Thornton’s designated role, once he’d withstood his father’s disdain for his alleged impractical nature and become a best-selling author, was to support them all, financially and emotionally, as needed.

To the family’s demands on its most gifted member could be added overtures by all sorts of outsiders: theatrical producers (everyone wanted a new play from the author of “Our Town,” “The Skin of Our Teeth” and “The Matchmaker,” especially after this last became the basis for the hit musical “Hello, Dolly”), movie bigwigs (Wilder wrote a brilliant screenplay for Alfred Hitchcock’s “Shadow of a Doubt,” and Hollywood wanted more) and colleges (in letters to friends, Wilder groused about how Harvard ran him ragged when he was on campus to deliver the Norton lectures in 1950).

Wilder’s compliant nature made it difficult for him to say no, and especially during the 1940s and ’50s, he was hard-pressed to find time to write. “My requirement for solitude is high,” he wrote in his journal shortly before lighting out for the West, “and I was leading a flagrantly gregarious life.”
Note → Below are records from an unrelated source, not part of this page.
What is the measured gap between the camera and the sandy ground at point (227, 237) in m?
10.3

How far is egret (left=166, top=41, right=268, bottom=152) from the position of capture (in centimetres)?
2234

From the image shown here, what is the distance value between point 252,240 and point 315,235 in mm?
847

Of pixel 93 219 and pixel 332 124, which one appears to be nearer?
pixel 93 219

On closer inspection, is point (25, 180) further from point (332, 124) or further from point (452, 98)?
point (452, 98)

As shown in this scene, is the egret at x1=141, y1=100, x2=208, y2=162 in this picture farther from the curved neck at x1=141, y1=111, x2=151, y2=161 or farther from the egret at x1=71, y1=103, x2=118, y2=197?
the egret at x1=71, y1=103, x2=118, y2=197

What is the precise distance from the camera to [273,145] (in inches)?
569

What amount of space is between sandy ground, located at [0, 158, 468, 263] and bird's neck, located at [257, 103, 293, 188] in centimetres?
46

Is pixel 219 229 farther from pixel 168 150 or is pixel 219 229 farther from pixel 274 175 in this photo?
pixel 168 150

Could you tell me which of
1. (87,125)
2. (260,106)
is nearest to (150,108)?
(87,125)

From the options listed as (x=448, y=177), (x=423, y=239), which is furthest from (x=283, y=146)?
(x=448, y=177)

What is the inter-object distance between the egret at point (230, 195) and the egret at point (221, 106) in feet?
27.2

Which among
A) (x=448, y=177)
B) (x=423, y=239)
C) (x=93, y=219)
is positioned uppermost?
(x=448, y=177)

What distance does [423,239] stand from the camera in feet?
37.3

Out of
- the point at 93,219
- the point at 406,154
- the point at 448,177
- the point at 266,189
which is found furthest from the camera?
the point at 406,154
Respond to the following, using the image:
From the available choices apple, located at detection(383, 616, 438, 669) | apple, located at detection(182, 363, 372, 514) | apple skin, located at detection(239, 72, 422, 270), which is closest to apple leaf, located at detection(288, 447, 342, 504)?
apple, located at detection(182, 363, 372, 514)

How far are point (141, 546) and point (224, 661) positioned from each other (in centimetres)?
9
Still other factors limited Wilder’s production to a mere six novels, two of which were really novellas, and the same number of full-length plays in a half-century of professional writing. For one, there was his tendency to lose himself in non-productive work, such as dating the hundreds of plays written by the 17th-century Spanish dramatist Lope de Vega. Wilder also had a fixation on James Joyce’s enigmatic novel “Finnegans Wake,” in which he overindulged to the point that one day he shut the book and swore not to reopen it for five years — a vow he seems to have kept. Then, too, he filled his journals with several million words, sometimes trying out ideas that were to resurface in his drama or fiction, sometimes just fooling around.

Ensconced in Douglas, Wilder found what he was looking for: the chance to work unpestered during the day and to shoot the breeze with salt-of-the-Earth rustics in the local taverns at night. The self-imposed exile allowed him to get started on the masterwork of his old age, his novel “The Eighth Day,” into which he poured his long-fermenting knowledge of the American family.